# [Text to read]
------------------------------

# how to find bios chip on motherboard



## azar2006 (Aug 24, 2016)

Hello guys
how to find bios chip on motherboard hp g6
Motherboard No. DAOR13MB6E0
Thanks in advance
And also is it possible to explain to me how you can distinguish BIOS on the motherboard .


----------



## DBCooper (Jun 11, 2010)

Hi there,

Do you have the motherboard layed out? If so, would it be possible to take a photo of it and post it here?


----------



## azar2006 (Aug 24, 2016)

Thanks Dan Cooper


----------



## DBCooper (Jun 11, 2010)

Hi there,

In addition to finding the BIOS chip per your request, what is the exact issue of your computer may I ask?


----------



## Corday (Mar 3, 2010)

Look for square shape and the manufacturer's name on it.


----------



## azar2006 (Aug 24, 2016)

Yes thank you Dan Cooper
Black screen with a flashing lamp button (Caps Lock)
Voltages were examined (3.3v) and (5v) it already exists


----------



## Panther063 (Jul 13, 2009)

In picture 2 of 3, there is a small chip below the Hynix Graphics Vram, it resembles a square spider with 8 legs, that should be the BIOS chip.
I don't believe that to be the issue, as a black screen and flashing Capslock key is an indication the Motherboard needs to be replaced.
It might be as simple as baking it to refresh the solder on the graphics chip, or a voltage regulator being faulty.


----------

------------------------------

# [Written task 1]
Output the stretch of the forum thread on finding a BIOS chip from "Voltages were examined" through "the BIOS chip.", copying it word for word.
The forum thread and the records are unrelated pieces of material.

# [Spatial questions about scenes]

------------------------------

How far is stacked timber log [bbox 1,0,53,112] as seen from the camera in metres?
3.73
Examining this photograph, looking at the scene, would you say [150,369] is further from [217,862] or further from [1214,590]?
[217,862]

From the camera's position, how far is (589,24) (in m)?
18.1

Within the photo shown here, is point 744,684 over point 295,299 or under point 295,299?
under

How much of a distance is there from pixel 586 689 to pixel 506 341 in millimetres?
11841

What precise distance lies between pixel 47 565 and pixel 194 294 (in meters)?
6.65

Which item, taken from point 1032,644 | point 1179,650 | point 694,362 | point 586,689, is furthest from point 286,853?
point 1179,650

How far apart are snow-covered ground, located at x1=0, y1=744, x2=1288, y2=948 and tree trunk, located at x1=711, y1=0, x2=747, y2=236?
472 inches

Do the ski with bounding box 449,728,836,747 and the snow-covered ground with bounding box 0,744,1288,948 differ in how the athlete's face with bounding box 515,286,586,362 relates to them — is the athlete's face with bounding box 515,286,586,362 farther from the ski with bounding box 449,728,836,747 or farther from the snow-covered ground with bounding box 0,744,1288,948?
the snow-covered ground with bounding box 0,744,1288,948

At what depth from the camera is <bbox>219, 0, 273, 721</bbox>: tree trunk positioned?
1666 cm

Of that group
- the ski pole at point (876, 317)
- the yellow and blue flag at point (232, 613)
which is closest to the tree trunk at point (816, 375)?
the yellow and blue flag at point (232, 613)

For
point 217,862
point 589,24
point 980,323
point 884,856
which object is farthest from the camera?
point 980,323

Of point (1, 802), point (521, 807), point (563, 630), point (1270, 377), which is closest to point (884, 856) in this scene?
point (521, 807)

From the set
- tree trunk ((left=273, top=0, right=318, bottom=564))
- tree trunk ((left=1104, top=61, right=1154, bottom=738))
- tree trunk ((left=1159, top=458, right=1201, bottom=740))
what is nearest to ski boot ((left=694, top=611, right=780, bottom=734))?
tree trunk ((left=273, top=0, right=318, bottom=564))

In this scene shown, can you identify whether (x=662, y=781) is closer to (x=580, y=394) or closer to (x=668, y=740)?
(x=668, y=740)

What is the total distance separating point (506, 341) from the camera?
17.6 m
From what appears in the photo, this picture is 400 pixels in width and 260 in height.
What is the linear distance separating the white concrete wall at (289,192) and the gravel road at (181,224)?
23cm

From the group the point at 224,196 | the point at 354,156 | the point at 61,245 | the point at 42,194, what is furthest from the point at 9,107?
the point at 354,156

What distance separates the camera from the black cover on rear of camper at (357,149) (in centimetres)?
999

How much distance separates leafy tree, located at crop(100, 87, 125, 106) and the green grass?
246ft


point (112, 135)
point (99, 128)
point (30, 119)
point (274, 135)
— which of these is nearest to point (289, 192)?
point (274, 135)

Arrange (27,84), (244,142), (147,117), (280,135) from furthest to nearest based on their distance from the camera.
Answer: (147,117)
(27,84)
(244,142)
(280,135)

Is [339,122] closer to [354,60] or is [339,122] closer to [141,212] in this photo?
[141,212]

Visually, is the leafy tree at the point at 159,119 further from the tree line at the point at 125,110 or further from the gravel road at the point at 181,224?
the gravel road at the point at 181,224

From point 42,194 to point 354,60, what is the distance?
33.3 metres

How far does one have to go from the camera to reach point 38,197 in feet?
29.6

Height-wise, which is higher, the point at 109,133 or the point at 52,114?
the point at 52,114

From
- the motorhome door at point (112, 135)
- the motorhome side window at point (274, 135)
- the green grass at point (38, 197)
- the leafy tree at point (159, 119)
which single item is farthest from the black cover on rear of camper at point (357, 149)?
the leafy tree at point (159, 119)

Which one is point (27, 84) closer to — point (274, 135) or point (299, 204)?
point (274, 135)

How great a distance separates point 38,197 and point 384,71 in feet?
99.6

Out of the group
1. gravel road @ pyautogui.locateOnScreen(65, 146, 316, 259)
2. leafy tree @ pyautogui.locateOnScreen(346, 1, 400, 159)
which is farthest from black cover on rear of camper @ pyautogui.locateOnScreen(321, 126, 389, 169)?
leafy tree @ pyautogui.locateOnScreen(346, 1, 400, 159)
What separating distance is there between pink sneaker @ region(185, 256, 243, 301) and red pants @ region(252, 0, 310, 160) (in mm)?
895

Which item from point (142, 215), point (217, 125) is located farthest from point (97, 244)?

------------------------------

# [Written task 2]
Pull out each line of the records that contains the word "much".

# [Task result 1]
Voltages were examined (3.3v) and (5v) it already exists


----------



## Panther063 (Jul 13, 2009)

In picture 2 of 3, there is a small chip below the Hynix Graphics Vram, it resembles a square spider with 8 legs, that should be the BIOS chip.

# [Task result 2]
How much of a distance is there from pixel 586 689 to pixel 506 341 in millimetres?
How much distance separates leafy tree, located at crop(100, 87, 125, 106) and the green grass?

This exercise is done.